To this each believer in Jesus is journeying. The road is difficult, the desert is tedious–sometimes perilous from its smoothness, or painful from it roughness; its difficultness now wearying, its intricacy now embarrassing. But who will complain of the path that conducts him to his home? Who would yield to the sensation of fatigue, who is journeying to an eternal rest? Much of the disquietude and repining of spirit peculiar to the pilgrimage of the saints arises from the faint conceptions which the mind forms of the coming glory. We think too faintly and too seldom of heaven. The eye is bent downwards, and seldom do we "lift up our heads" in prospect of the "redemption that draws near."

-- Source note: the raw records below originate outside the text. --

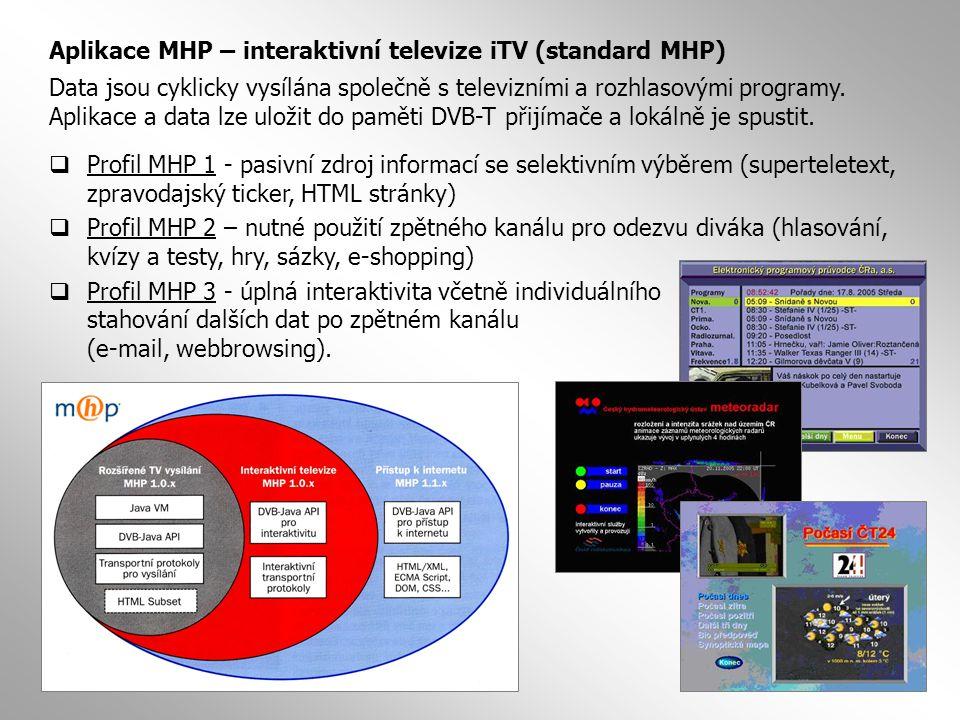 Aplikace MHP – interaktivní televize iTV (standard MHP)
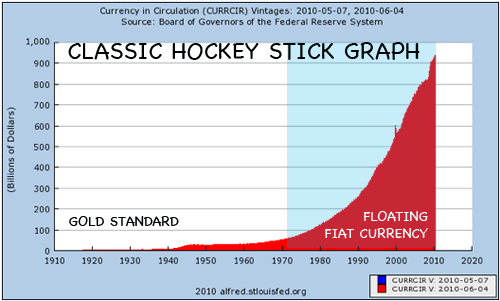 fed-reserve-perfect-hockey-stick-graph-money-creation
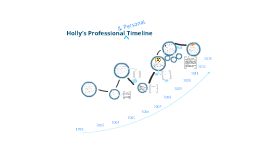Copy of Holly's Professional (& Personal) Timeline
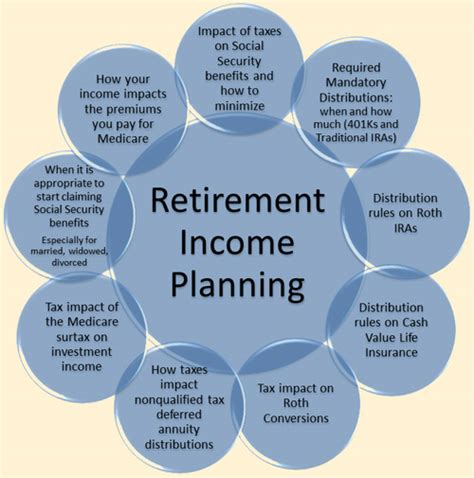 retirement retirement planning and income planning for successful retirement living and sustainable retirement income books lifelong retirement corp retirement planning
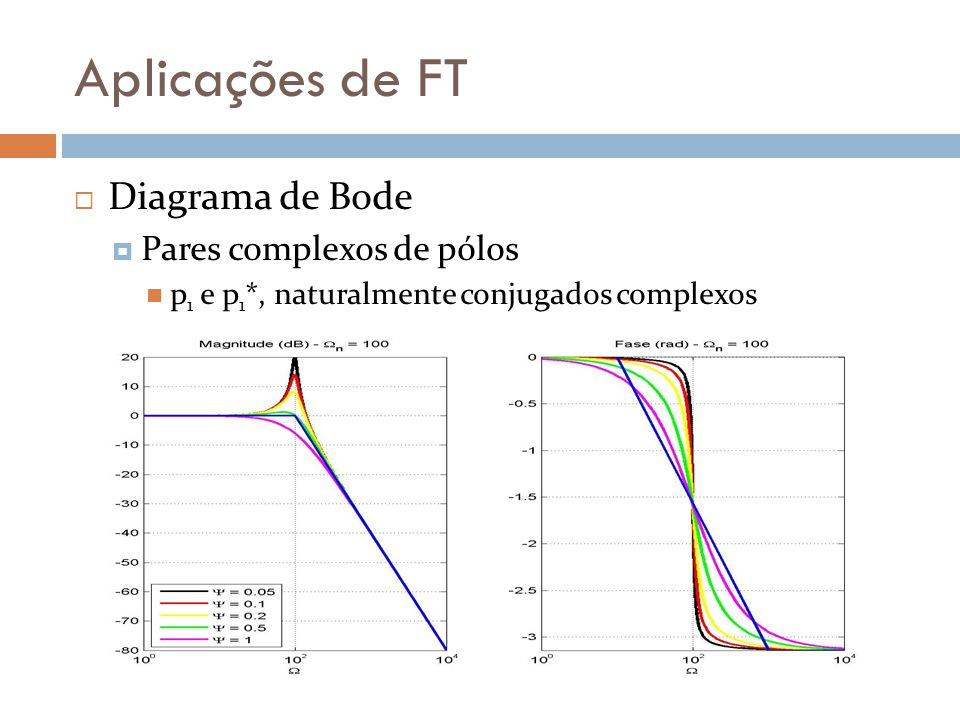Aplicações de FT Diagrama de Bode Pares complexos de pólos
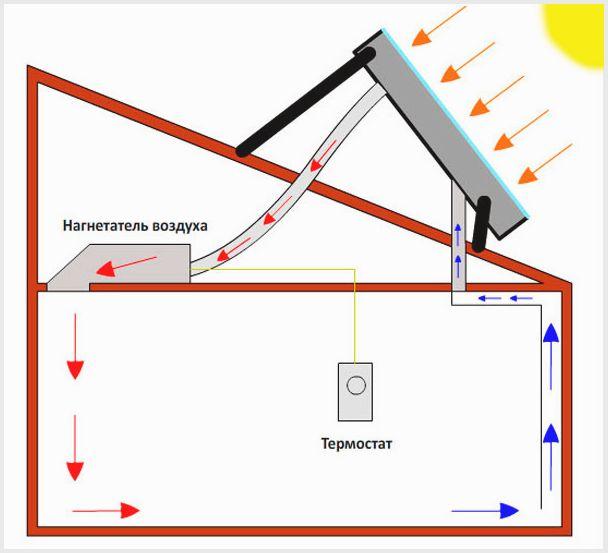 solnechnogo-kollektora10.jpg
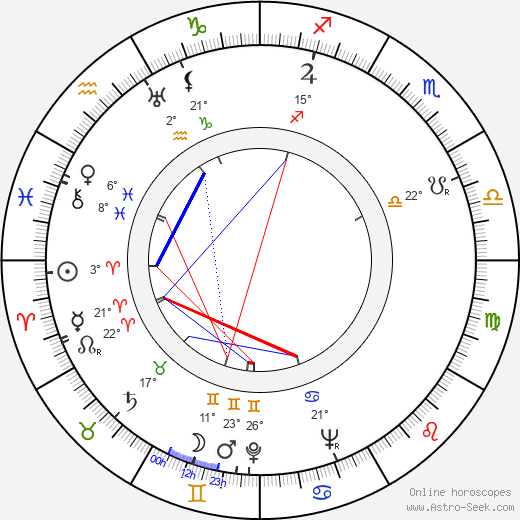 Lajos Alszeghy birth chart, biography, wikipedia 2019, 2020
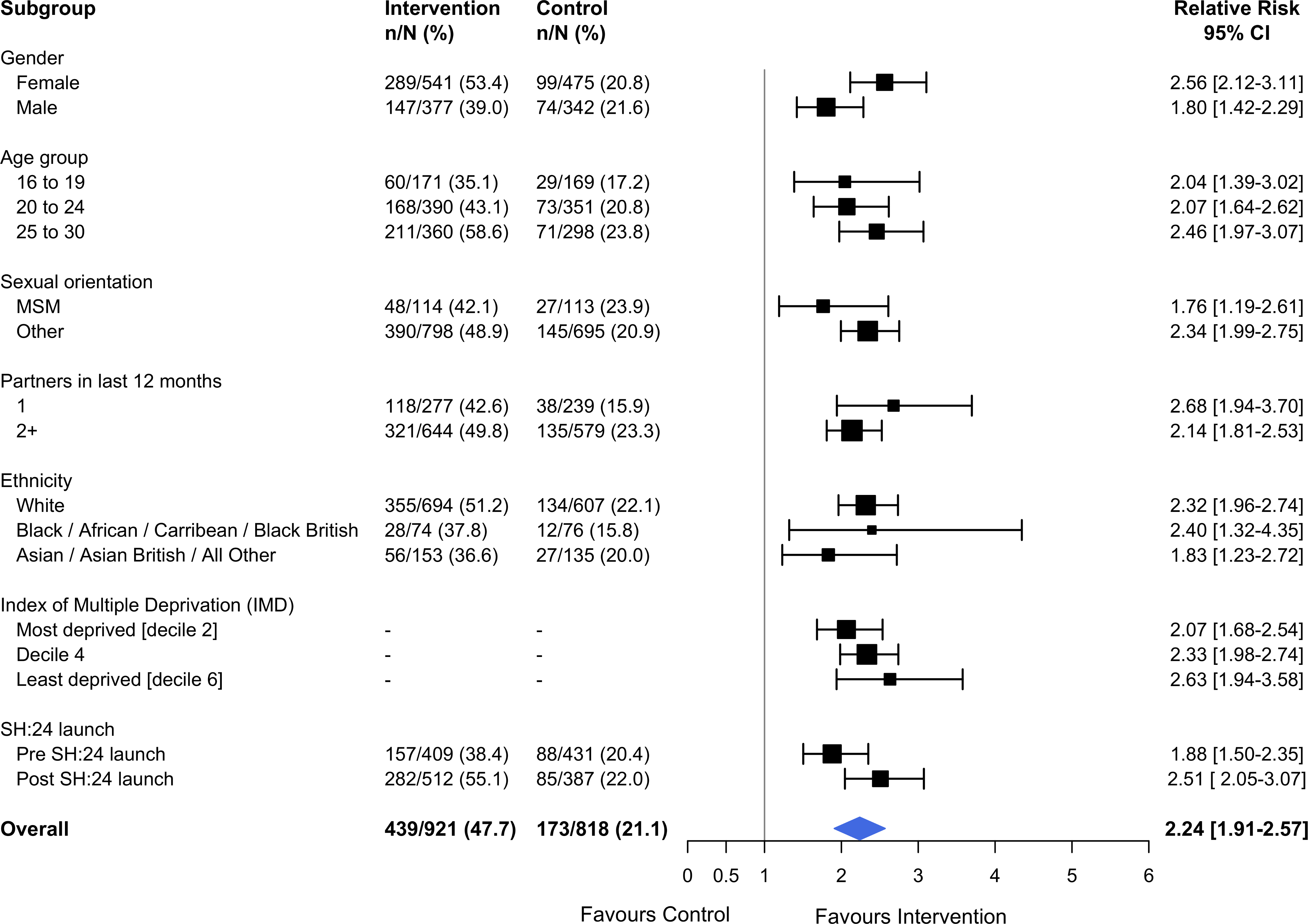 Effect of the SH:24 intervention on STI testing by subgroup.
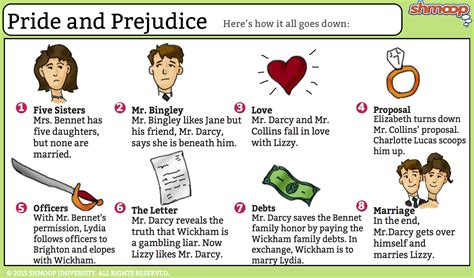 love themes in pride and prejudice pride and prejudice summary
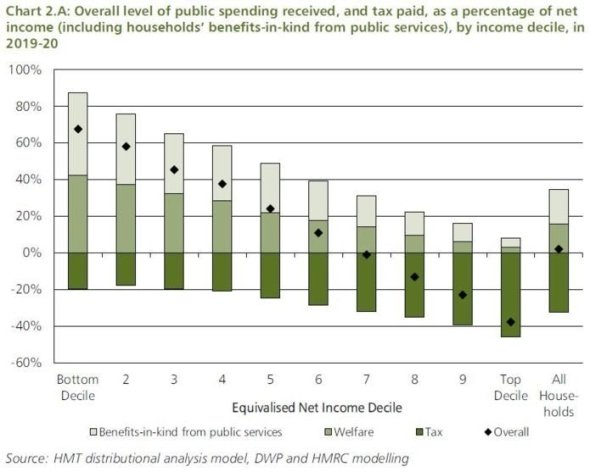 Net impact of tax & welfare/benefits on each decile of income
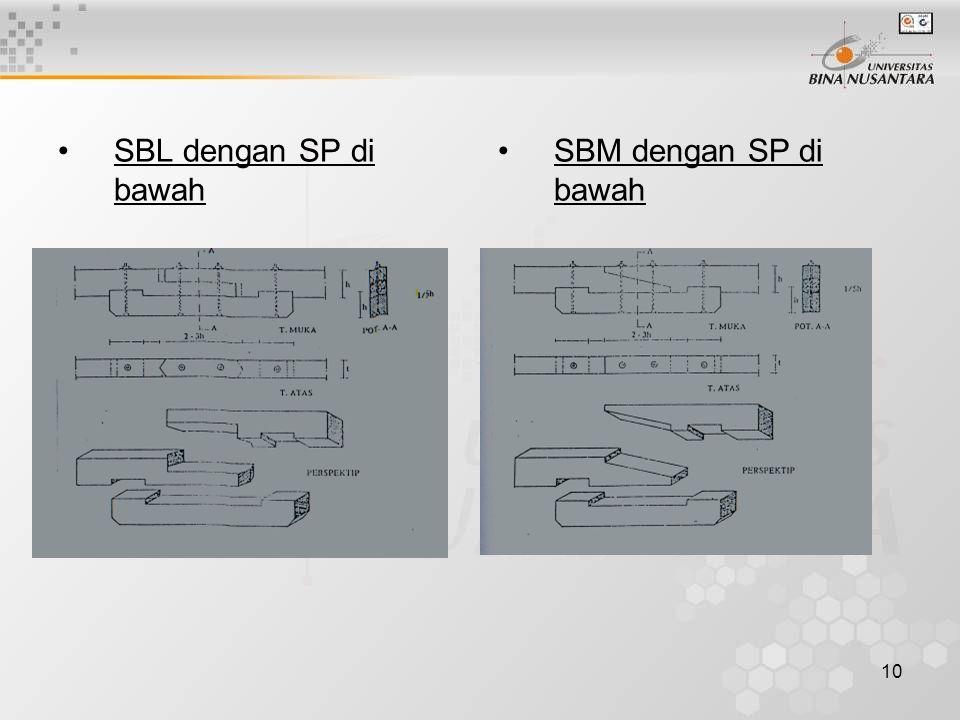 SBL dengan SP di bawah SBM dengan SP di bawah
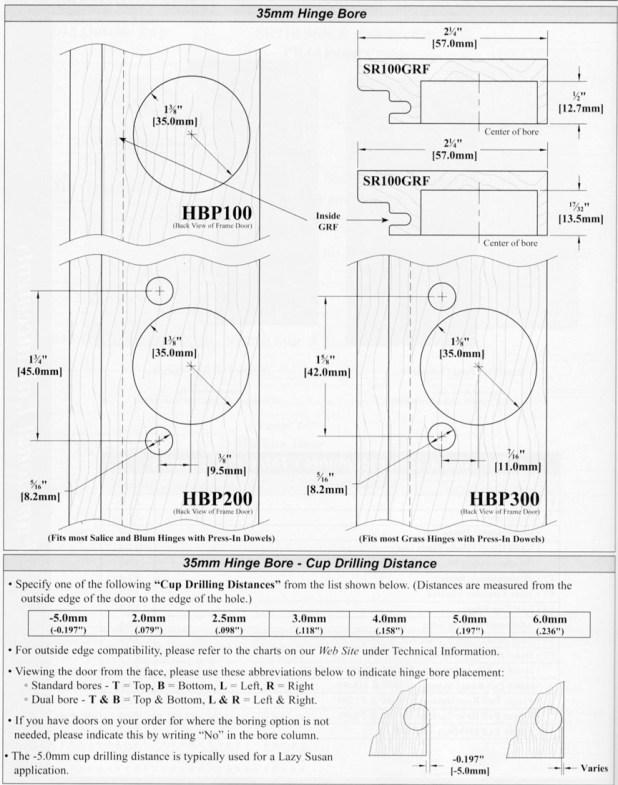 Cabinet Door Hinge Placement Guide Www Stkittsvilla Com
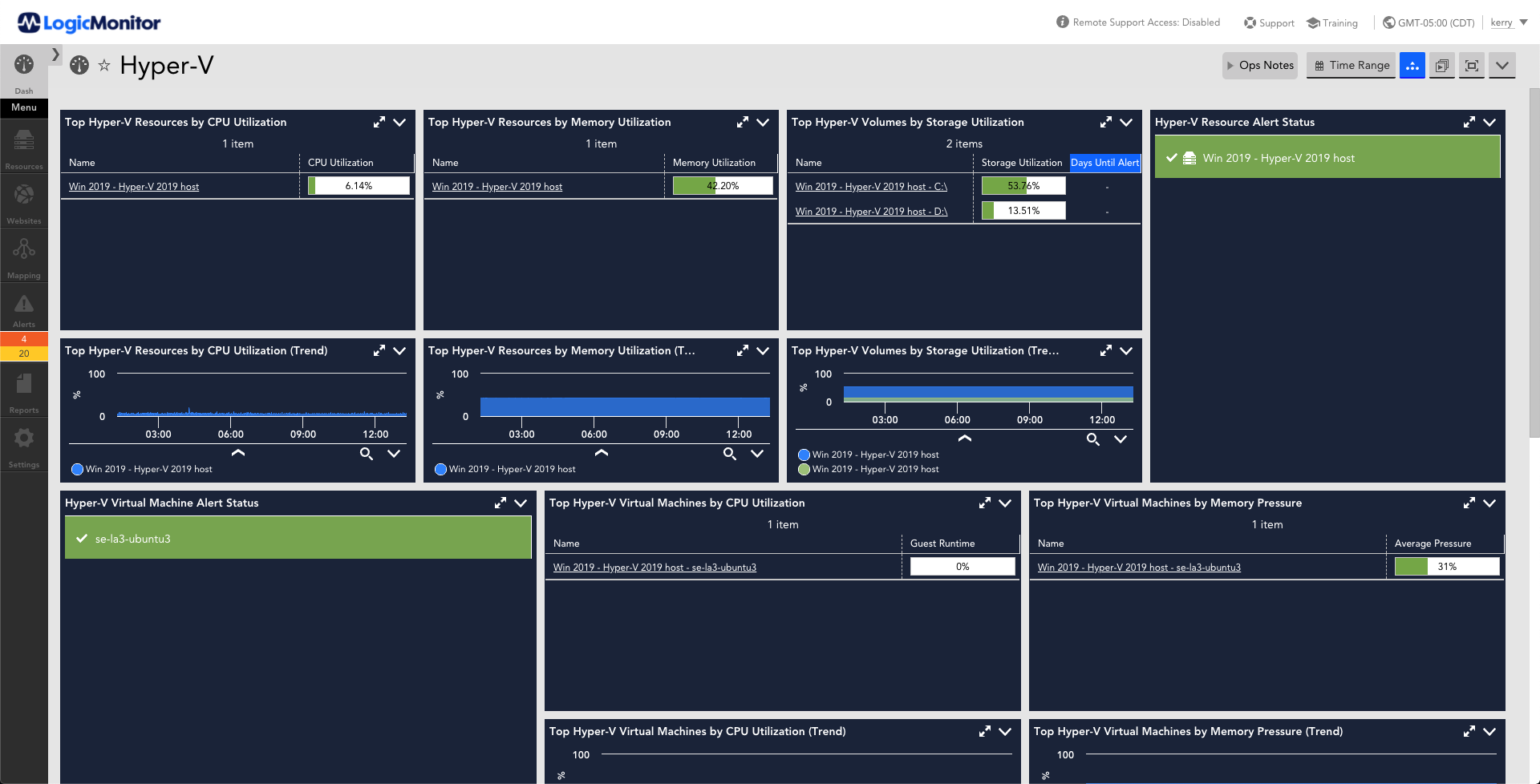 http://This%20dashboard%20provides%20an%20a%20listing%20of%20various%20metrics%20that%20are%20monitored%20for%20Microsoft%20Hyper-V%20The%20metrics%20displayed%20are%20real-time%20CPU%20utilization,%20real-time%20memory%20utilization,%20real-time%20storage%20utilization,%20status,%20CPU%20utilization%20over%20time,%20memory%20utilization%20over%20time,%20storage%20utilization%20over%20time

And yet how much there is in the thought of glory, in the anticipation of heaven–its nature and associations–calculated to stimulate, to cheer, and to allure us onwards! It is the place where we shall be sinless; it is the residence where we shall see God; it is the mansion where we shall be housed with Christ; it is the home where we shall dwell with all the saints; it is the point at which are collecting all the holy of earth, some of whom have already left our embrace for its holier and happier regions, and whom we shall meet again. Why, then, should we be cast down because of the difficulty of the way, or for one moment lose sight of the glory that awaits us, or cease to strive for the fitness essential to its enjoyment? In a little while–oh, how short the journey!–and we shall be there. Then we shall realize, to their fullest extent, the beauty and the sweetness of the description so often read and pondered with tears of hope– "You have come to Mount Zion, to the city of the living God, the heavenly Jerusalem, and to thousands of angels in joyful assembly. You have come to the assembly of God's firstborn children, whose names are written in heaven. You have come to God himself, who is the judge of all people. And you have come to the spirits of the redeemed in heaven who have now been made perfect. You have come to Jesus, the one who mediates the new covenant between God and people, and to the sprinkled blood, which graciously forgives instead of crying out for vengeance as the blood of Abel did." O my soul! will you not stretch every nerve, endure every privation, and relinquish every weight, thus to reach this glorious city of God?